Listed entries.
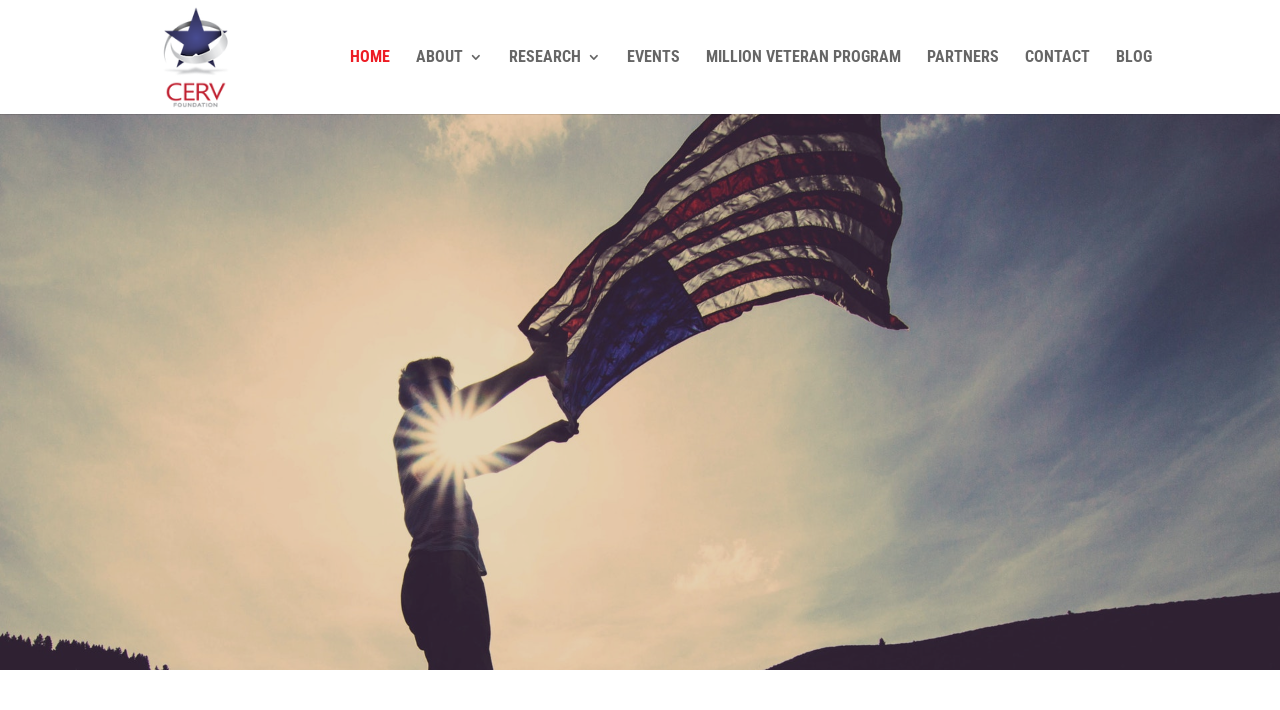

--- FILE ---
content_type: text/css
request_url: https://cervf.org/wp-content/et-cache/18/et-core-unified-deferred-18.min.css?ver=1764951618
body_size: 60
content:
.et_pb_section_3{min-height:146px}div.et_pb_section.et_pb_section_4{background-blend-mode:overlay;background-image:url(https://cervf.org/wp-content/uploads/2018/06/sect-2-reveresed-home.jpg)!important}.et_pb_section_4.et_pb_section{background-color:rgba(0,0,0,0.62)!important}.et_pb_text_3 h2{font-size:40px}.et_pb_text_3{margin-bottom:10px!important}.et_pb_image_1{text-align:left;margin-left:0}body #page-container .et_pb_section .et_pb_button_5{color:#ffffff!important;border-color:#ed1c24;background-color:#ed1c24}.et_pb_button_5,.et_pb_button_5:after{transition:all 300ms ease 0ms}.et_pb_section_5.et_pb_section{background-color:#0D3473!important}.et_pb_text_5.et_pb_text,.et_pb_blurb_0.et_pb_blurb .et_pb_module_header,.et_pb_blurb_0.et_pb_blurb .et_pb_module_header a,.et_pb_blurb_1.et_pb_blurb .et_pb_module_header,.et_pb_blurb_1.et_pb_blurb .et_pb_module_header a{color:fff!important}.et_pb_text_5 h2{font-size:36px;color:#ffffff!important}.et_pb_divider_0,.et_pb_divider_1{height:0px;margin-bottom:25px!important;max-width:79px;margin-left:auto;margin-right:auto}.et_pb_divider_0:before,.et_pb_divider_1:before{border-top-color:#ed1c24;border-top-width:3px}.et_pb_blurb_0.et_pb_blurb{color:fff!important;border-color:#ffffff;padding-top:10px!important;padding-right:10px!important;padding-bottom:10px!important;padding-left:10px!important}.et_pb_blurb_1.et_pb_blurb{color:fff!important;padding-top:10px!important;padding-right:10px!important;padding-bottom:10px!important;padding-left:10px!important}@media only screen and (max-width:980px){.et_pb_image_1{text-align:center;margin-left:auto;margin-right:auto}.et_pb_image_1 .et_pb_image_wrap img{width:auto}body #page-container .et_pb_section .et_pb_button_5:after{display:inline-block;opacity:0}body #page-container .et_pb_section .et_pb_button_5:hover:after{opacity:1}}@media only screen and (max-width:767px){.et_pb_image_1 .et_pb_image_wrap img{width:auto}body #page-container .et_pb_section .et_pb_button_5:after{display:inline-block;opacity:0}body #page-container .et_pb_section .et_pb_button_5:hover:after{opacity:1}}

What the exercise asks.
Repeat the data above exactly, but not the pictures.

Written response.
--- FILE ---
content_type: text/css
request_url: https://cervf.org/wp-content/et-cache/18/et-core-unified-deferred-18.min.css?ver=1764951618
body_size: 60
content:
.et_pb_section_3{min-height:146px}div.et_pb_section.et_pb_section_4{background-blend-mode:overlay;background-image:url(https://cervf.org/wp-content/uploads/2018/06/sect-2-reveresed-home.jpg)!important}.et_pb_section_4.et_pb_section{background-color:rgba(0,0,0,0.62)!important}.et_pb_text_3 h2{font-size:40px}.et_pb_text_3{margin-bottom:10px!important}.et_pb_image_1{text-align:left;margin-left:0}body #page-container .et_pb_section .et_pb_button_5{color:#ffffff!important;border-color:#ed1c24;background-color:#ed1c24}.et_pb_button_5,.et_pb_button_5:after{transition:all 300ms ease 0ms}.et_pb_section_5.et_pb_section{background-color:#0D3473!important}.et_pb_text_5.et_pb_text,.et_pb_blurb_0.et_pb_blurb .et_pb_module_header,.et_pb_blurb_0.et_pb_blurb .et_pb_module_header a,.et_pb_blurb_1.et_pb_blurb .et_pb_module_header,.et_pb_blurb_1.et_pb_blurb .et_pb_module_header a{color:fff!important}.et_pb_text_5 h2{font-size:36px;color:#ffffff!important}.et_pb_divider_0,.et_pb_divider_1{height:0px;margin-bottom:25px!important;max-width:79px;margin-left:auto;margin-right:auto}.et_pb_divider_0:before,.et_pb_divider_1:before{border-top-color:#ed1c24;border-top-width:3px}.et_pb_blurb_0.et_pb_blurb{color:fff!important;border-color:#ffffff;padding-top:10px!important;padding-right:10px!important;padding-bottom:10px!important;padding-left:10px!important}.et_pb_blurb_1.et_pb_blurb{color:fff!important;padding-top:10px!important;padding-right:10px!important;padding-bottom:10px!important;padding-left:10px!important}@media only screen and (max-width:980px){.et_pb_image_1{text-align:center;margin-left:auto;margin-right:auto}.et_pb_image_1 .et_pb_image_wrap img{width:auto}body #page-container .et_pb_section .et_pb_button_5:after{display:inline-block;opacity:0}body #page-container .et_pb_section .et_pb_button_5:hover:after{opacity:1}}@media only screen and (max-width:767px){.et_pb_image_1 .et_pb_image_wrap img{width:auto}body #page-container .et_pb_section .et_pb_button_5:after{display:inline-block;opacity:0}body #page-container .et_pb_section .et_pb_button_5:hover:after{opacity:1}}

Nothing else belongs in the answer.